[Selected extract]
The reason for this reduced electron density can be easily found in the molecular structure of the N=C moiety of the guanidine building blocks (see Fig. 4 and Table 2). Throughout, aplicyanin A, aplicyanin C, aplicyanin E, and tetrahydropyrimidin-2(1H)-imine exhibit a short N=C imine double bond of 1.29 Å, nearly identical to the guanidine’s double bond length of 1.28 Å. After protonation, this bond is extended to 1.35 Å, again nearly identical to the value of protonated guanidine (1.35 Å). By contrast, aplicyanin B, aplicyanin D, aplicyanin F, and N-(tetrahydropyrimidin-2(1H)-ylidene)acetamide show in the neutral unprotonated form a somehow stretched NC-imine bond of 1.33 Å, very close to the value in 2-acetylguanidine (1.32 Å). This can be clearly attributed to the bond conjugation along the O=C–N=C moiety, giving extra stability to the unprotonated compound and consequently lowering the PA. This conjugation is severely hampered after protonation as it can be seen in the elongation of the OC–NC bond, leading to distances closer to the C–N single bonds. In the unprotonated and the protonated form, the conformation of the compound, including acetyl groups, is stabilized by a C=O···HN hydrogen bond (see Fig. 4).

Fig. 4:

Calculated (B3LYP/6-31G(d)) structures of unprotonated and protonated aplicyanin A and aplicyanin B.

An inspection of the aromaticity of the three ring systems showed no unusual feature. Although the two indole rings are clearly aromatic [nucleus-independent chemical shift (NICS)(1) values between –11 and –12], the third saturated cycle shows NICS values of around –1 and is therefore best considered as nonaromatic.
[/Selected extract]
[Information given]
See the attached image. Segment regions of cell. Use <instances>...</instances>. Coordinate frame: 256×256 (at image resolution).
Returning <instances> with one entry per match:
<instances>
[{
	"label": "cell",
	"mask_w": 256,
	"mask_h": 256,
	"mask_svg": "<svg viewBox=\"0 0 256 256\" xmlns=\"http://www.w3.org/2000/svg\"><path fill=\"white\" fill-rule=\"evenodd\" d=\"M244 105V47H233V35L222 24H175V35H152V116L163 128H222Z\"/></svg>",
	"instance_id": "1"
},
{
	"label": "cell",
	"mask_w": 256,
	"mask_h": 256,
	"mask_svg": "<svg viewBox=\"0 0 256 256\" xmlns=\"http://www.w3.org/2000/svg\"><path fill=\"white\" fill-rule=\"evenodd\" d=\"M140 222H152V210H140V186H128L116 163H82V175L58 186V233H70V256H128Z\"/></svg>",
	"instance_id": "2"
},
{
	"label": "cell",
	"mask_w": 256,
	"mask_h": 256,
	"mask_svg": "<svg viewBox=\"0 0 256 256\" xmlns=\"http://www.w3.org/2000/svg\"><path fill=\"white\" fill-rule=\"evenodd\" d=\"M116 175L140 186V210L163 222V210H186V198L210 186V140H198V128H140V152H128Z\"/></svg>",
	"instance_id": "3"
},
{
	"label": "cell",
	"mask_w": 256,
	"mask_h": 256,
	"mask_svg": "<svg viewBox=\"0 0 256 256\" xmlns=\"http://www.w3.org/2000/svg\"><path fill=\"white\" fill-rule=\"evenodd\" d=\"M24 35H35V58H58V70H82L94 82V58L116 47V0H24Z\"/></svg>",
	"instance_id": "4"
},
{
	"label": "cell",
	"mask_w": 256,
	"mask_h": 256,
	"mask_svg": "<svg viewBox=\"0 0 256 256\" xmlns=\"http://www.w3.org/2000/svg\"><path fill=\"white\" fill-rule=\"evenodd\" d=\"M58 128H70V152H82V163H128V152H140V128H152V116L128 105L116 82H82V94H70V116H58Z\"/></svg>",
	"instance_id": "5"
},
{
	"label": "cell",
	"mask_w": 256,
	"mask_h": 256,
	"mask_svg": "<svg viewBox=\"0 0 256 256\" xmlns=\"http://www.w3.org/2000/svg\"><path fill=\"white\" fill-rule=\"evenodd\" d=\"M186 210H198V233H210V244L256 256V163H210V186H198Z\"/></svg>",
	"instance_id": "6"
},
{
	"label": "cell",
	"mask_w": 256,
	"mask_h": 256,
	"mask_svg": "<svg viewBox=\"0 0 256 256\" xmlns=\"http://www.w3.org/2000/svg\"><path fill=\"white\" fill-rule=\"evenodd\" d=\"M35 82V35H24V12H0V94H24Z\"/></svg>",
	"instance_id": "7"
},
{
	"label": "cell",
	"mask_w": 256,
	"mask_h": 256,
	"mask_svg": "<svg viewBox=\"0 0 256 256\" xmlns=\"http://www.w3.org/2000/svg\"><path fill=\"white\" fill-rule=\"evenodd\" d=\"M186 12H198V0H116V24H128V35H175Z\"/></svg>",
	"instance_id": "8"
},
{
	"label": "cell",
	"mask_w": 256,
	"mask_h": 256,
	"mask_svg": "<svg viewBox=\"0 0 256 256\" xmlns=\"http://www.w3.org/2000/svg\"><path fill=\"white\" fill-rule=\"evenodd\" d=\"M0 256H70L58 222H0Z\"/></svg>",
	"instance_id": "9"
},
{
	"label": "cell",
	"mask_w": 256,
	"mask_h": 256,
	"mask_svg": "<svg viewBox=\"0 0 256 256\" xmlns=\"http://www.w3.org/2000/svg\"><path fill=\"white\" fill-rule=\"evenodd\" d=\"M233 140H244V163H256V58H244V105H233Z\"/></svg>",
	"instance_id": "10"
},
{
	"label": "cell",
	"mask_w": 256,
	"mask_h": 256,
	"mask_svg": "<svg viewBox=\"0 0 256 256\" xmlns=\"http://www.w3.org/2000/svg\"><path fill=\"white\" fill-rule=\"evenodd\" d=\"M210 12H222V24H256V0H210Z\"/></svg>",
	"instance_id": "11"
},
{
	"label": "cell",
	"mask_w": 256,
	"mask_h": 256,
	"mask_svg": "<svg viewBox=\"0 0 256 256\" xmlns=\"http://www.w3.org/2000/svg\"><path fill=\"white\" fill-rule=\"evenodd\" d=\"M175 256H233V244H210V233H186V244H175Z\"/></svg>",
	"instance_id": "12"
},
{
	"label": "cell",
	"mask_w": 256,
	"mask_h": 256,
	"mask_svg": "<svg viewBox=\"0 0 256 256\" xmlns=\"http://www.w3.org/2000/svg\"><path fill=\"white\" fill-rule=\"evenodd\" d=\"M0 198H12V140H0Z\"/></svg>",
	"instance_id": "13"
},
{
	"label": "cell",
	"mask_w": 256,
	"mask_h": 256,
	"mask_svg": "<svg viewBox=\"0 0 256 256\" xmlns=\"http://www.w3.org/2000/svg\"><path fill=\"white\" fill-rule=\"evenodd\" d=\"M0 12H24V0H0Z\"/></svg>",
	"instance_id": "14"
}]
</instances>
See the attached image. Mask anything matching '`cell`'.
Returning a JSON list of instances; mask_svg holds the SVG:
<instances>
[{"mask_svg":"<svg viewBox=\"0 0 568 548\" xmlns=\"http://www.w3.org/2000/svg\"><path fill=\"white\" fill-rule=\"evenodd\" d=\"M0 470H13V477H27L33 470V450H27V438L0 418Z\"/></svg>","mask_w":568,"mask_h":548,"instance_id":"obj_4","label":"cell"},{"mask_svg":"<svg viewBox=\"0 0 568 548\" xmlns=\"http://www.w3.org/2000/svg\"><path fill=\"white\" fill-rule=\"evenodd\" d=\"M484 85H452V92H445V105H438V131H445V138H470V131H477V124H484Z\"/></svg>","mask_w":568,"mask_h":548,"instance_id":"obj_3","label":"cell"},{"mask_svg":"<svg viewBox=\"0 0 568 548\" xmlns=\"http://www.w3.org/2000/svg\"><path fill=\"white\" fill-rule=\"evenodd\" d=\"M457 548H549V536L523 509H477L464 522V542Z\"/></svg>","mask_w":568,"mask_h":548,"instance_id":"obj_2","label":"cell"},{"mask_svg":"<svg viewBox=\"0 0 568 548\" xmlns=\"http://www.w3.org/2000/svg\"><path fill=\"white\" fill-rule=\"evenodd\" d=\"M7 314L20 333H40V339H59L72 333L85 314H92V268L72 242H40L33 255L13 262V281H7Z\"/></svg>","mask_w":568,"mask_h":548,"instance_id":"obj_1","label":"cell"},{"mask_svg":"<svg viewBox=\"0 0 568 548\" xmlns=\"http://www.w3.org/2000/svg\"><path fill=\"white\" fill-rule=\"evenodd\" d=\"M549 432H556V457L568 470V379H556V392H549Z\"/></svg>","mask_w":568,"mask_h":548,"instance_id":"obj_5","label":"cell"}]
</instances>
[/Information given]
■ **What you should do**
Please copy the full text on aplicyanin bond lengths and aromaticity word for word.

■ **Exercise solution**
The reason for this reduced electron density can be easily found in the molecular structure of the N=C moiety of the guanidine building blocks (see Fig. 4 and Table 2). Throughout, aplicyanin A, aplicyanin C, aplicyanin E, and tetrahydropyrimidin-2(1H)-imine exhibit a short N=C imine double bond of 1.29 Å, nearly identical to the guanidine’s double bond length of 1.28 Å. After protonation, this bond is extended to 1.35 Å, again nearly identical to the value of protonated guanidine (1.35 Å). By contrast, aplicyanin B, aplicyanin D, aplicyanin F, and N-(tetrahydropyrimidin-2(1H)-ylidene)acetamide show in the neutral unprotonated form a somehow stretched NC-imine bond of 1.33 Å, very close to the value in 2-acetylguanidine (1.32 Å). This can be clearly attributed to the bond conjugation along the O=C–N=C moiety, giving extra stability to the unprotonated compound and consequently lowering the PA. This conjugation is severely hampered after protonation as it can be seen in the elongation of the OC–NC bond, leading to distances closer to the C–N single bonds. In the unprotonated and the protonated form, the conformation of the compound, including acetyl groups, is stabilized by a C=O···HN hydrogen bond (see Fig. 4).

Fig. 4:

Calculated (B3LYP/6-31G(d)) structures of unprotonated and protonated aplicyanin A and aplicyanin B.

An inspection of the aromaticity of the three ring systems showed no unusual feature. Although the two indole rings are clearly aromatic [nucleus-independent chemical shift (NICS)(1) values between –11 and –12], the third saturated cycle shows NICS values of around –1 and is therefore best considered as nonaromatic.